Laboratory protocols
Total genomic DNA was isolated from 20 to 30 mg of the leaf samples or 50~100 mg of the medicinal materials using a Hi-DNAsecure Plant Kit (Tiangen Biotech Co., Beijing, China). The PCR amplification was performed in a 25 μL reaction mixture that contained 2 μL genomic DNA, 12.5 μL PCR MasterMix (Aidlab Biotechnologies Co., Beijing, China), 8.5 μL ddH2O, and 1 μL each of the forward and reverse primers (2.5 μM, synthesized by Sangon Co., China). The primers and the reaction conditions followed previously published methods for ITS2 and psbA-trnH (Chen et al., 2010; Group et al., 2011). The PCR products were purified using the QIAquick PCR purification kit (Tiangen Biotech, Beijing, China), and the bidirectional sequencing was accomplished with an ABI 3730XL sequencer using the original amplification primer.
Data analysis
Data analysis was accomplished with a general pipeline: First of all, DNA barcodes were assembled and preprocessed. Secondly, DNA barcodes, together with specimens and references, were mapped on to species levels and formed the DNA barcode reference library of Korean pharmacopeia. Thirdly, the Korean pharmacopeia identification engine (KP-IDE) were developed and optimized. Finally, an independent dataset was applied to validate the reference library and identification engine. Common methods and data analysis techniques were as follow. High-quality bidirectional sequences (contigs) were assembled using CodonCode Aligner 6.0.1 (CodonCode Corporation, Massachusetts, USA). The delimitation and identification of the ITS2 and psbA-trnH core regions were achieved using HMMER 3.0 (http://hmmer.org). The sequence alignment analysis was accomplished using Muscle 3.8.1 (Edgar, 2004) and was restricted to the sequence after the annotation. The sequence divergences for the DNA barcode ITS2 and psbA-trnH region were calculated using PAUP* 4.0 (Swofford, 2002) and MEGA7 (Kumar et al., 2016) using the Kimura-2-Parameter (K2P) distance metric. Neighbor-joining (NJ) trees were constructed based on the Muscle alignment results according to the K2P distances using MEGA7. Unknown specimens were identified using the (KP-IDE, Data Sheet 1) and herbal drug barcode libraries. KP-IDE was developed using Python 2.7 and Biopython 1.68, and the NCBI BLAST software was used as a similarity search engine to collect the nearest neighbors from the DNA barcode reference library.
Results
Data structure and species identification engine
The DNA barcode reference library of the Korean pharmacopeia contains the following four types of records: taxonomy records, specimen records, sequence records, and reference records (Figure 1). The taxonomy records include a collection of standard nomenclature and classification repositories of the other three types of records. The taxonomy records include organism scientific names, synonyms, and taxonomic lineages for each of the other record types. All specimen records, sequence records, and reference records are closely linked to the original nomenclature of the herbal drugs, and all records must map onto the origin's taxonomy entry at or below the species level. Currently, there are 6,777 taxonomy records (Data Sheet 2). The specimen records assemble various collateral data, particularly taxonomic information regarding specific herbal drug specimen, such as the locations in which the specimen were captured and other useful information. Each specimen record is linked to a companion sequence record. Currently, there are 1,054 specimen records included in this library (Data Sheet 3). The sequence records are a collection of DNA barcodes related to Korean herbal drugs and their closely related species. Currently, there are 30,744 deposited sequences, including 22049 ITS2 (Data Sheet 4) sequences and 8695 psbA-trnH sequences (Data Sheet 5). The reference records store all the bibliographies, including the publicly available DNA barcodes for Korean herbal drugs, and currently, there are 285 records (Data Sheet 6).
Figure 1

The data structure of the DNA barcode reference library for Korean pharmacopeia and the workflow of the Korean pharmacopeia identification engine.
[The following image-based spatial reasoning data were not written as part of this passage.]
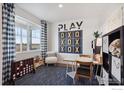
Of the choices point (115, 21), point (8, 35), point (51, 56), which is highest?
point (115, 21)

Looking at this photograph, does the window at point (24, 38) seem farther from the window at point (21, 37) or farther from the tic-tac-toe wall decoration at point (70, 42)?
the tic-tac-toe wall decoration at point (70, 42)

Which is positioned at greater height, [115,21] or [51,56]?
[115,21]

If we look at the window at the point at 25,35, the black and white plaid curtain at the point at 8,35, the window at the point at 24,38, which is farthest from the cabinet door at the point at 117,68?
the black and white plaid curtain at the point at 8,35

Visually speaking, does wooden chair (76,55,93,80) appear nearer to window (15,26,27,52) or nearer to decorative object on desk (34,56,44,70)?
decorative object on desk (34,56,44,70)

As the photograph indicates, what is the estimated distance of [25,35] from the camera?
1452mm

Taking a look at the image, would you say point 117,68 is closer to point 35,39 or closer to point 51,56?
point 51,56

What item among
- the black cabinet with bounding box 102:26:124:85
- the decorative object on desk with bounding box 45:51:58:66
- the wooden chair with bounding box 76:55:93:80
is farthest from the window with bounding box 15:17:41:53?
the black cabinet with bounding box 102:26:124:85

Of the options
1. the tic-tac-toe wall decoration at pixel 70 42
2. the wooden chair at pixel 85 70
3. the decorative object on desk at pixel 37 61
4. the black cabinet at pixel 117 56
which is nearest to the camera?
the black cabinet at pixel 117 56

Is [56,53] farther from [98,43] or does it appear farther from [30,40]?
[98,43]

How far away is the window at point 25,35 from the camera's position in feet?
4.75

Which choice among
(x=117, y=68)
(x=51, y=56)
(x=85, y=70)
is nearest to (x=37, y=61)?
(x=51, y=56)

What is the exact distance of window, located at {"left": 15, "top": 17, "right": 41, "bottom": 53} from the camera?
145cm
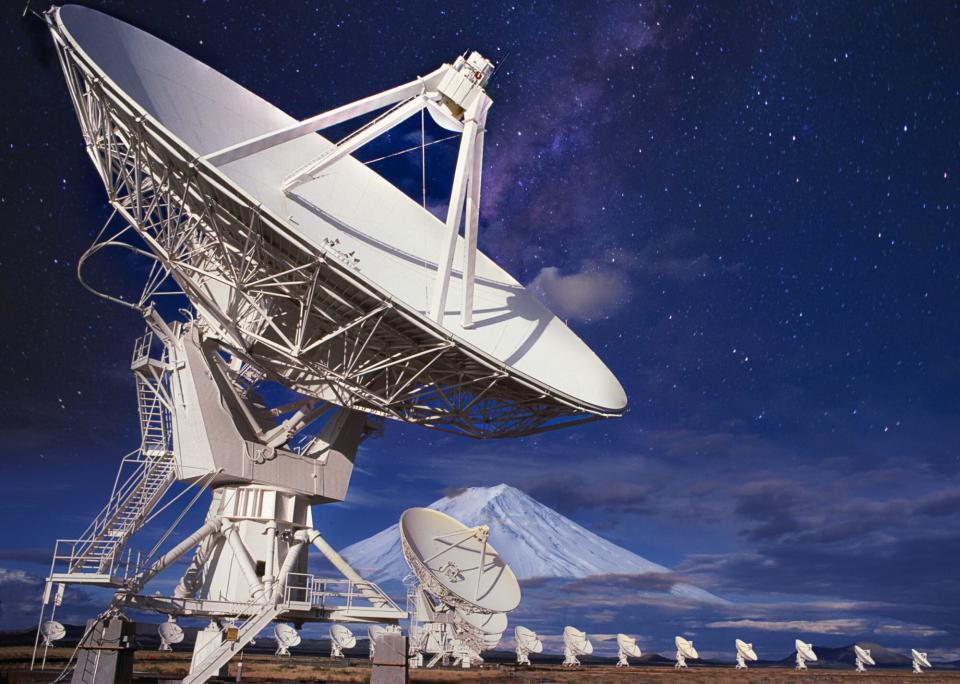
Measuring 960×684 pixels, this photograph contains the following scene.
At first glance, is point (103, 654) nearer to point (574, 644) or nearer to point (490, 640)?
point (490, 640)

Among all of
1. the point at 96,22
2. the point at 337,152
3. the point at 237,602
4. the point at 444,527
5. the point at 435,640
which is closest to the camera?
the point at 96,22

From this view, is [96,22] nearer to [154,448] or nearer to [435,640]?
[154,448]

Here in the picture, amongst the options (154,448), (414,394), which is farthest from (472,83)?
(154,448)

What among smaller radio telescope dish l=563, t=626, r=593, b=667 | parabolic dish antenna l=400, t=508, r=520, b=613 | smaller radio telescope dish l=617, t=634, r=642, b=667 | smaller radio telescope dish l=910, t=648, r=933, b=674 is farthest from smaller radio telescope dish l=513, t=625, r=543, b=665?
smaller radio telescope dish l=910, t=648, r=933, b=674

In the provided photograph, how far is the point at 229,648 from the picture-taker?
15.0 m

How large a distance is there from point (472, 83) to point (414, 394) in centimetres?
683

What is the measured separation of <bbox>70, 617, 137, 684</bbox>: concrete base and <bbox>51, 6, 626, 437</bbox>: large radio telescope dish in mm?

The above-mentioned types of records were embedded in the (KP-IDE) to facilitate the use of this reference library for identifying unknown specimens (Figure 1). The KP-IDE was written in Python and can operate very well on a Unix-like operating system. Unknown specimens were identified by pasting their barcode sequence into a fasta format file. The query sequence must satisfy the following criteria: appropriate length (ITS2 ≥ 150 bp; psbA-trnH ≥ 100 bp), confusion bases ≤ 1% and no invalid bases. The query file was transferred to KP-IDE by the parameter “–q” or “–query.” Then, a BLAST search tool was used to collect the nearest neighbors from the user specified reference sequence record database or the default species level barcode record database (SBD). The parameter used for the transmission of the database is “–d” or “–database.” Currently, the species level barcode record database contains 5,986 sequences for 1,006 species, including 3770 ITS2 sequences and 2216 psbA-trnH sequences. The other two databases are the public record barcodes database (PBD) and all record barcodes on BOKP database (ABD). The public record barcodes database is a collection of records from published articles related to Korean herbal drugs and currently include 12,045 sequences from 2,983 species, including 8006 ITS2 sequences and 4039 psbA-trnH sequences. The final type of database consists of all record barcodes related to Korean herbal drugs that are available on BOKP. Currently, there are 30744 sequences from 6,528 species, including 22049 ITS2 sequences and 8695 psbA-trnH sequences. When the identification engine retrieved a result, the KP-IDE provided the taxonomic assignment (Figure 2A), sequence similarity (Figure 2B) between unknown and top nearest reference sequences, NJ Tree (Figure 2C) showing top nearest reference sequences, and sequence alignment (Figure 2D) between unknown and top nearest reference sequences.
Figure 2

Identification results generated following submission of an ITS2 sequence from an unidentified herbal drug material. (A) taxonomic assignment; (B) sequence similarity between unknown and 20 nearest reference sequences; (C) NJ Tree showing 20 nearest reference sequences; (D) sequence alignment between unknown and 20 nearest reference sequences.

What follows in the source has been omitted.